Introduction

The R package mlergm, appropriately named “Multilevel Exponential-Family Random Graph Models,” aims to provide a convenient method for estimating exponential-family random graph models (ERGMs) with multilevel structure. Presently, the beta release of the package supports estimation of ERGMs with non-overlapping block structure and local dependence (see the work of Schweinberger & Handcock (JRSS-B, 2015)), with plans to expand the coverage to overlapping block structure with local dependence and to structures with multiple levels and higher-order interactions in future updates.

The syntax of mlergm aims to mirror other network package interfaces, namely that of the ergm framework, to provide as small a learning curve as possible to users already acquainted with the ergm and network package framework. In the following sections, we aim to highlight how to use mlergm and what features it posses.

Before we proceed into demonstrating how to use mlergm and all of the functionality it has for multilevel networks analysis, we first review some key ideas and terminology.

Brief background on multilevel networks

Multilevel networks come in many different forms, and we point readers to the introductory chapter written by Snijders in the monograph “Multilevel network analysis for the social sciences: theory, methods and applications” (Lazega & Snijders, Eds., 2016).

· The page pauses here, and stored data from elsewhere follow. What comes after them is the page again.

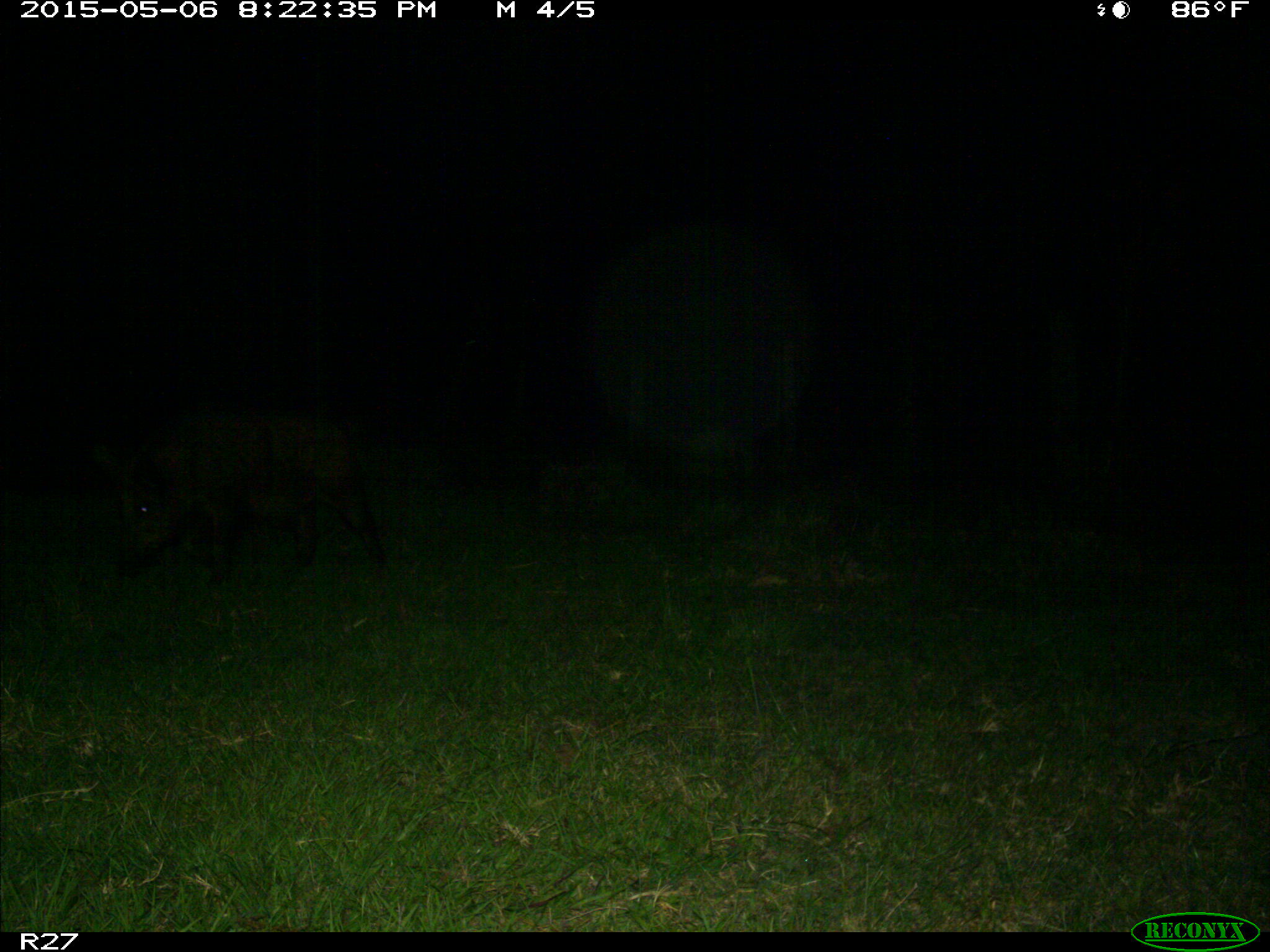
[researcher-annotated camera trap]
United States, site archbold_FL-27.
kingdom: Animalia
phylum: Chordata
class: Mammalia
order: Artiodactyla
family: Suidae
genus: Sus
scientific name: Sus scrofa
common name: wild boar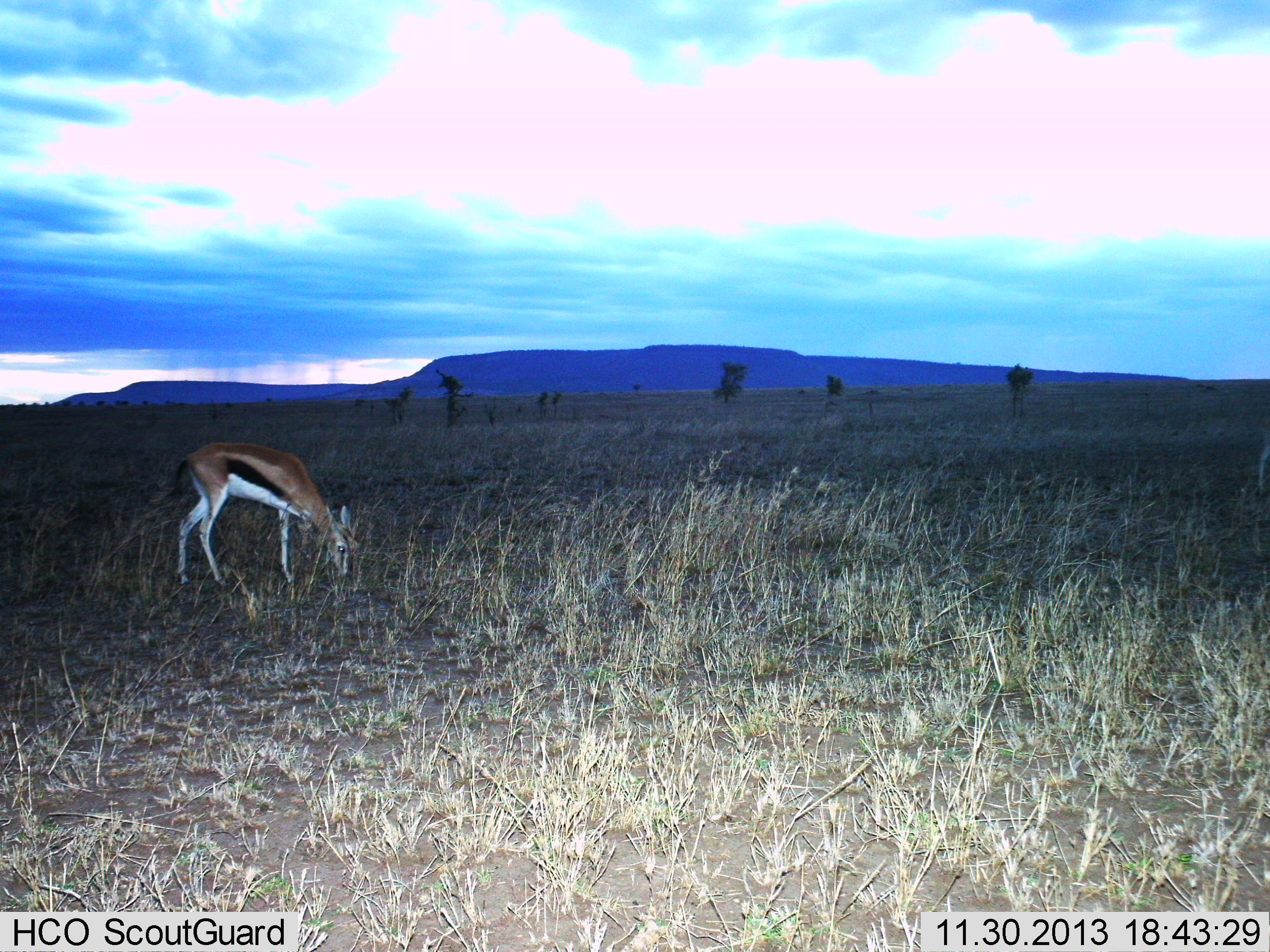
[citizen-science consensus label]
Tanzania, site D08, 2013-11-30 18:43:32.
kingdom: Animalia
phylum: Chordata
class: Mammalia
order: Artiodactyla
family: Bovidae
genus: Eudorcas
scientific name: Eudorcas thomsonii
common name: thomson's gazelle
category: gazellethomsons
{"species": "gazellethomsons (thomson's gazelle) (Eudorcas thomsonii)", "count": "1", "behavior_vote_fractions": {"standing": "40%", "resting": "0%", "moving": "0%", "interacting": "0%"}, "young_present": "0%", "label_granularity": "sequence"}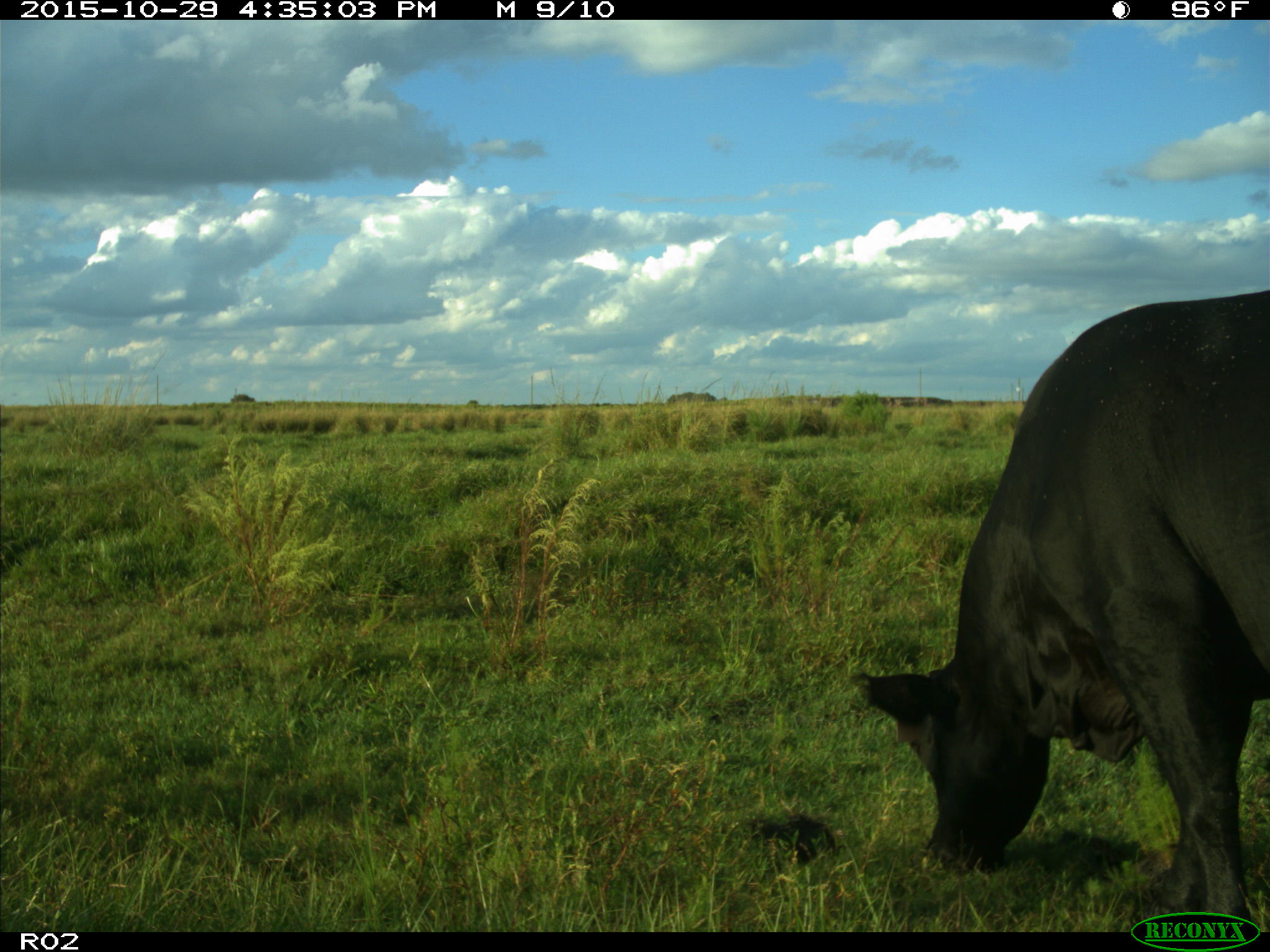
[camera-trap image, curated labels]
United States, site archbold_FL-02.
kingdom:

In the simplest form, a multilevel network has a set of nodes \(\mathcal{N}\) (e.g., persons, brain regions, research articles) partitioned into \(K\) blocks \(\mathcal{A}_{1}, \ldots, \mathcal{A}_{K} \subseteq \mathcal{N}\) (e.g., departments within a university, individual patient brains, research journal), and a set of edges \(\mathcal{E}\) which represent connections between nodes (e.g., advice seeking, functional connectivity, citation). Network data are typically represented by an adjacency matrix \(\boldsymbol{X}\), where in the case of a binary, undirected network, \(X_{i,j} = 1\) if \(\{i,j\} \in \mathcal{E}\), and \(X_{i,j} = 0\) otherwise. The within-block subgraph are usually denoted by \(\boldsymbol{X}_{\mathcal{A}_k, \, \mathcal{A}_k}\) (\(k = 1 , \ldots, K\)) and the between-block subgraphare denoted by \(\boldsymbol{X}_{\mathcal{A}_k, \, \mathcal{A}_l}\) (\(1 \leq k < l \leq K\)).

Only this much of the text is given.